Excerto do documento:

========

A construção da vida moderna
À memória de Marieta Dá Mesquita
A Construcção Moderna: Revista Quinzenal Illustrada, sob a Direcção de um grupo de Constructores: Collaborada por Distinctos Technicos da Especialidade, foi um periódico de arquitectura, publicado entre 1 de Fevereiro de 1900 e 25 de Julho de 1919, em Lisboa. Apresentou-se no seu primeiro editorial como sendo a publicação que, ao permitir o estudo e o acompanhamento dos melhoramentos em curso na construção, preenchia “uma lacuna no meio literário e artístico português”. Ao divulgar conhecimentos técnicos (processos construtivos, materiais, etc.), estéticos e científicos naquela que é reconhecida como a primeira revista especializada nas áreas da arquitectura e construção em Portugal, fez jus ao seu título, optando por um alinhamento programático em sintonia com os utilizados em publicações internacionais da especialidade.
Ao descreverem a missão a que a revista se propõe, os editores engenheiro José Mello de Mattos e o arquitecto de obras públicas Rosendo Carvalheira incentivam o envio de projectos para publicação por colaboradores literários e artísticos. Aceitam projectos de autores e de edificações de todos os géneros, pretendendo disponibilizar descrições desenvolvidas aos seus leitores. Acolhem também artigos sobre os modernos processos de construção, sobre outras construções como obras de arte e elementos decorativos a aplicar em edifícios, nomeadamente nos interiores, como é o caso de peças de mobiliário. Incentivam ainda o envio de artigos sobre arqueologia artística e arte, assinalando o seu interesse pelo património arquitectónico nacional, na senda do desígnio de constituir “o inventario patriótico dos nossos progressos technicos-artísticos“. Na apresentação dos projectos é genericamente dada mais relevância ao proprietário do que ao arquitecto. Mas, entre o conjunto de intervenientes no projecto, incluindo o construtor, o arquitecto é aquele que se destaca pela autoria e definição da arquitectura, que se expressa nos subtítulos de descrição, distribuição e construção.

========

[Entradas do conjunto de dados]
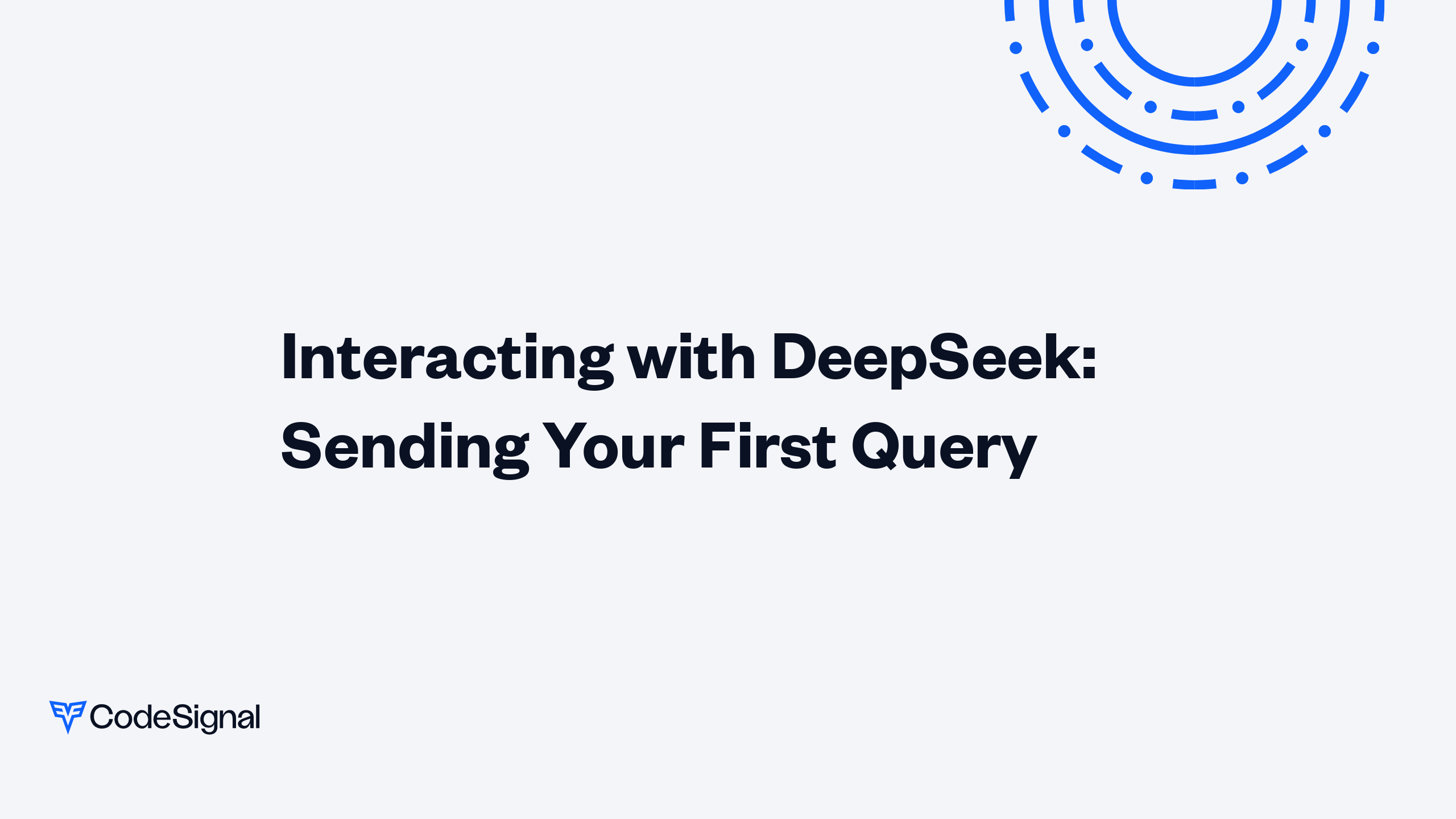 Interacting with DeepSeek: Sending Your First Query

CodeSignal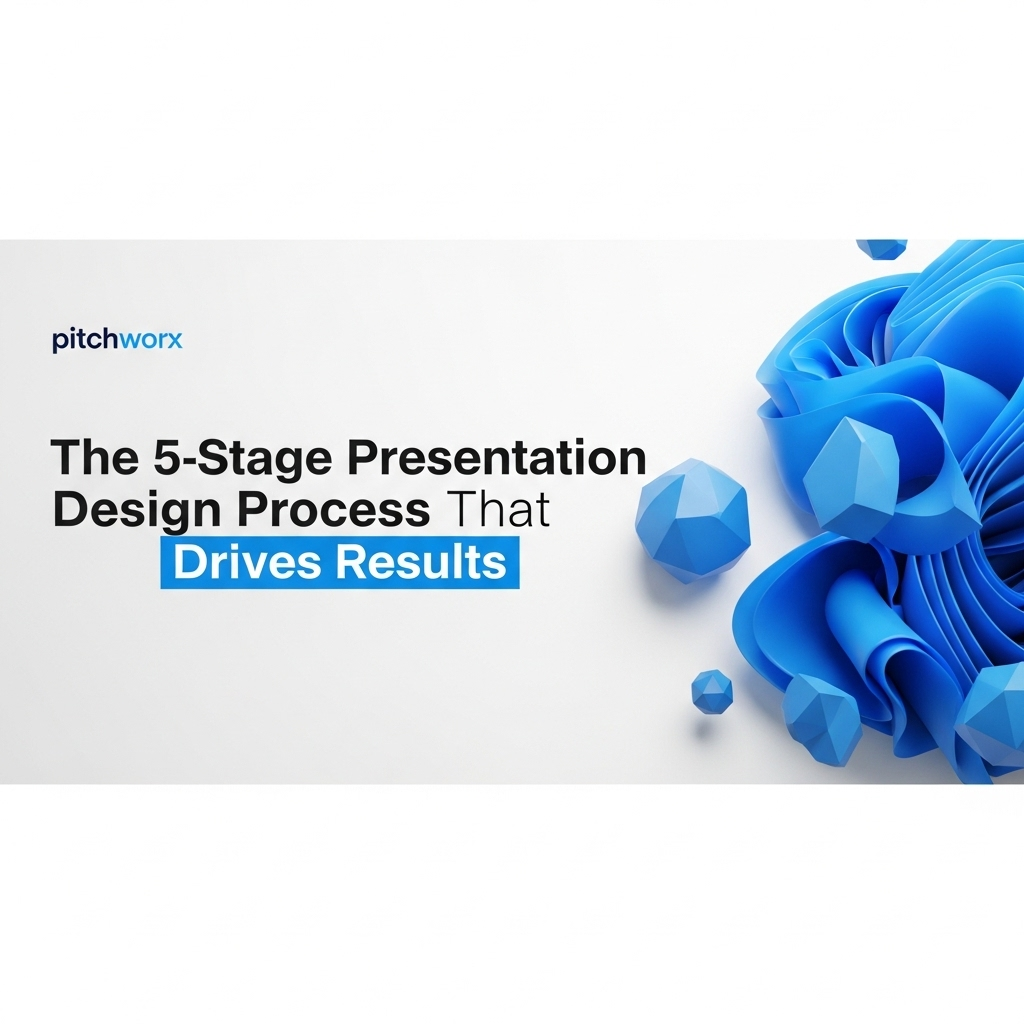 pitchworx

The 5-Stage Presentation Design Process That Drives Results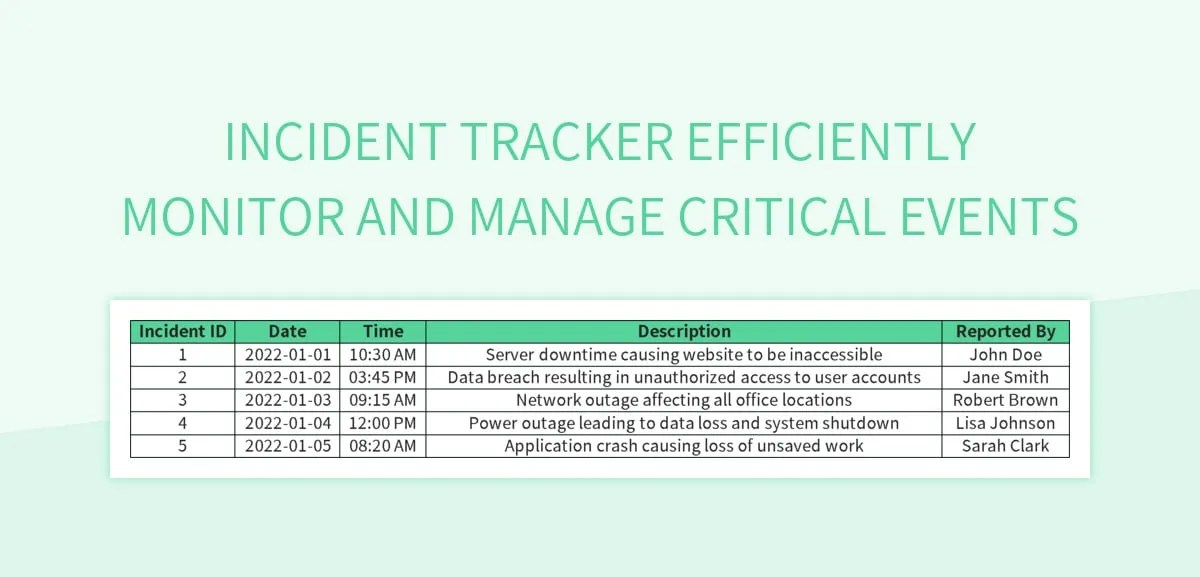 INCIDENT TRACKER EFFICIENTLY MONITOR AND MANAGE CRITICAL EVENTS

| Incident ID | Date | Time | Description | Reported By |
|---|---|---|---|---|
| 1 | 2022-01-01 | 10:30 AM | Server downtime causing website to be inaccessible | John Doe |
| 2 | 2022-01-02 | 03:45 PM | Data breach resulting in unauthorized access to user accounts | Jane Smith |
| 3 | 2022-01-03 | 09:15 AM | Network outage affecting all office locations | Robert Brown |
| 4 | 2022-01-04 | 12:00 PM | Power outage leading to data loss and system shutdown | Lisa Johnson |
| 5 | 2022-01-05 | 08:20 AM | Application crash causing loss of unsaved work | Sarah Clark |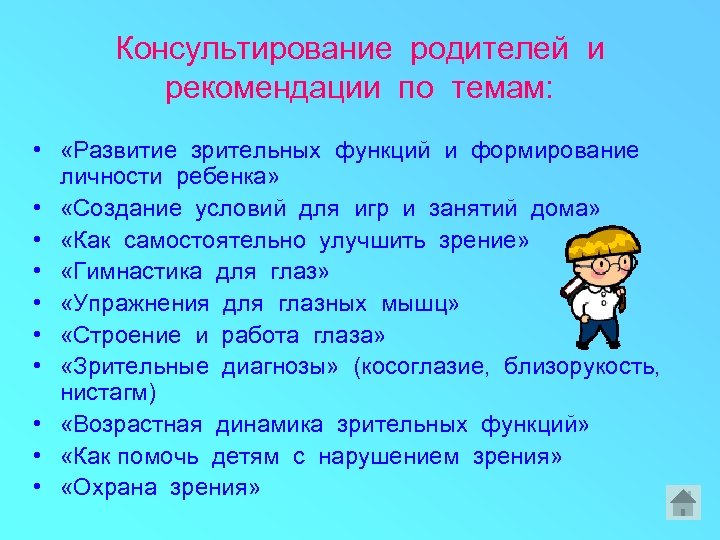 Консультирование родителей и рекомендации по темам:

• «Развитие зрительных функций и формирование личности ребенка»
• «Создание условий для игр и занятий дома»
• «Как самостоятельно улучшить зрение»
• «Гимнастика для глаз»
• «Упражнения для глазных мышц»
• «Строение и работа глаза»
• «Зрительные диагнозы» (косоглазие, близорукость, нистагм)
• «Возрастная динамика зрительных функций»
• «Как помочь детям с нарушением зрения»
• «Охрана зрения»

========

Conjunto de exercícios:
1. Segundo o texto sobre a revista A Construcção Moderna, entre que datas e em que cidade foi publicado esse periódico?
2. Prossiga o texto sobre a revista A Construcção Moderna a partir do ponto em que termina.

Respostas esperadas:
1. Foi publicado em Lisboa, entre 1 de Fevereiro de 1900 e 25 de Julho de 1919.

2.
Na relação com os leitores, saliente-se o diálogo estreito que se expressou em mais de uma centena de artigos, sendo usual o contacto no início de cada ano ou em jeito de balanço no seu final, em artigos intitulados aos srs. assignantes e anunciantes, aos nossos assinantes ou no expediente. A integração da revista As Artes do Metal no seu ano XI, em 5 de Janeiro de 1911, demonstra o interesse nas artes integradas e leva a que A Construcção Moderna se estruture com seis novas secções: Architectura estrangeira, Actualidades, Architectura nacional, Serralharia artística, Cantaria e escultura e Marcenaria e carpintaria artísticas.
Na história da arquitectura do século XX em Portugal, A Construcção Moderna revela um país que se modernizava nas suas primeiras duas décadas através da imagem de uma cidade que se começava a questionar entre a continuidade da tradição e a adesão a novos hábitos, modernos, que vinham do estrangeiro. Nesta situação, a revista posiciona-se esclarecendo que iria dar a conhecer “primeiro a arquitectura nacional, e só depois a estrangeira”. Sobre a modernidade, esclarece que terá dois objectivos na selecção de trabalhos: expressar a representatividade da “produção de inícios prometedores”, ou seja, de uma primeira geração de arquitectos modernos, e confirmar “reputações conquistadas e reconhecidas”. Neste contexto, publica logo no seu primeiro número um projecto do reputado arquitecto Miguel Ventura Terra (1866-1919), que terá significativa presença nas páginas da revista, a par de diversos projectos do “inteligente e estudioso”, “jovem e talentoso” e ainda “simpático e perseverante” Raúl Lino (1879-1974). Terá sido por estas suas características que, subtilmente, foi ganhando aderentes a uma expressão arquitectónica “tradicionalista” que explora em desenhos que se publicam com destaque na revista, expressão que viria a ser conhecida como “A Casa Portugueza”.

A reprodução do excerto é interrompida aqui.